Não consigo. Nós, especialistas forenses, ficamos permanentemente a pensar em possíveis soluções, porque cada caso tem uma rotina analítica para desvendar a prova que é única e irrepetível. Para mim, os tempos mortos são inspiradores para encontrar a solução ou caminho para escarafunchar. Às vezes, arranjo soluções para casos quando estou a correr, portanto, quando estou livre e despreocupado. Diz-se que o exercício físico dá sanidade mental e a mim dá-me pistas muito importantes.

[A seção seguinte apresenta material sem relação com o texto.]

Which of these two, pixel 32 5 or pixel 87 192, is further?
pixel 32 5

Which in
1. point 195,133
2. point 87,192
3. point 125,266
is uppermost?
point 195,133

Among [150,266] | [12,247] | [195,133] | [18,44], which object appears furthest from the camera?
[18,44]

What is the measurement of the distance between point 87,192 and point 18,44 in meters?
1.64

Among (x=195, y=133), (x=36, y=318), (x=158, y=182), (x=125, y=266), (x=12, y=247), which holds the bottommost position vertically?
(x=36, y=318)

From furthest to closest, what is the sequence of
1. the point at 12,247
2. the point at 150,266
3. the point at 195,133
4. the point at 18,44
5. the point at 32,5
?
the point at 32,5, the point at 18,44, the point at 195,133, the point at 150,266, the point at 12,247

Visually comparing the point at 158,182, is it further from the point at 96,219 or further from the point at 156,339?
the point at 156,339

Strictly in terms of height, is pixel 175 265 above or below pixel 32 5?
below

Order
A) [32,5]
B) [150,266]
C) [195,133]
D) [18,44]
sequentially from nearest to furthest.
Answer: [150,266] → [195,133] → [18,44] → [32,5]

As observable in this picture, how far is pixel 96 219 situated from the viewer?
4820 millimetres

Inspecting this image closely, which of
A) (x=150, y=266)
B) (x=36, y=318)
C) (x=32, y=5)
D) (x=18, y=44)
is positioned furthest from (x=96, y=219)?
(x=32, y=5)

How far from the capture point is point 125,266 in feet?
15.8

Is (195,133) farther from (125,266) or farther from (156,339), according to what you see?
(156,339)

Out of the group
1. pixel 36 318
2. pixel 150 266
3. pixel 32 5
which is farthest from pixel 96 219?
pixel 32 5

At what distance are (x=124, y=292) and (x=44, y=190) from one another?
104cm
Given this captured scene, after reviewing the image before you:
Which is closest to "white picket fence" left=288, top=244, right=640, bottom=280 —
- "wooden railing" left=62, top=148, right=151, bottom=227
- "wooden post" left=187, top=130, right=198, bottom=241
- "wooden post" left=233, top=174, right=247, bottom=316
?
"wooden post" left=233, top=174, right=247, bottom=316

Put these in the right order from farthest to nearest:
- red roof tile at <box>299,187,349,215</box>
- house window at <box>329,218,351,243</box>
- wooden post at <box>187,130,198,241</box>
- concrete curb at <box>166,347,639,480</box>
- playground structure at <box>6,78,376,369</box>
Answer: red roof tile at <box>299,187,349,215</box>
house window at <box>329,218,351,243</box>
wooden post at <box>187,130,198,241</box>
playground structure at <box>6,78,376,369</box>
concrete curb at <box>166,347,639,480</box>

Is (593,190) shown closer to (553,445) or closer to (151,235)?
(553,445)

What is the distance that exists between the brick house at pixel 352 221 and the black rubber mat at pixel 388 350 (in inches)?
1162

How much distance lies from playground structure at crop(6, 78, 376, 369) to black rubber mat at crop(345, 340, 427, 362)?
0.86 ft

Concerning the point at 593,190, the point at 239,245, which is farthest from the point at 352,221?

Qual foi a cena de crime que mais o impressionou?

O que mais me impressiona na ciência forense são os maus-tratos a crianças. Creio que não é necessário dizer mais.

O que é mais desafiante quando se chega a uma cena de crime e quais são as cenas de crime mais difíceis?   

Ter o olho treinado para o detalhe, esse é o maior desafio e que só fui descobrindo com a profissão. Este olho treinado é baseado no saber que vamos acumulando. As cenas de crime mais difíceis são sobretudo os desastres de massas, porque há um conjunto imenso de material biológico destruído, misturado, algum até já carbonizado. São os mais complexos para se fazer a perícia forense.

Por último, a que se deve o fascínio das pessoas pelos crimes?

Também já me questionei sobre isso. Deixo a resposta fisiológica: porque, eventualmente, este tipo de notícias gera e liberta dopamina. Este é o neurotransmissor do prazer. Talvez acompanhar estes casos enigmáticos e complexos faça ativar os circuitos neuronais da recompensa e do prazer.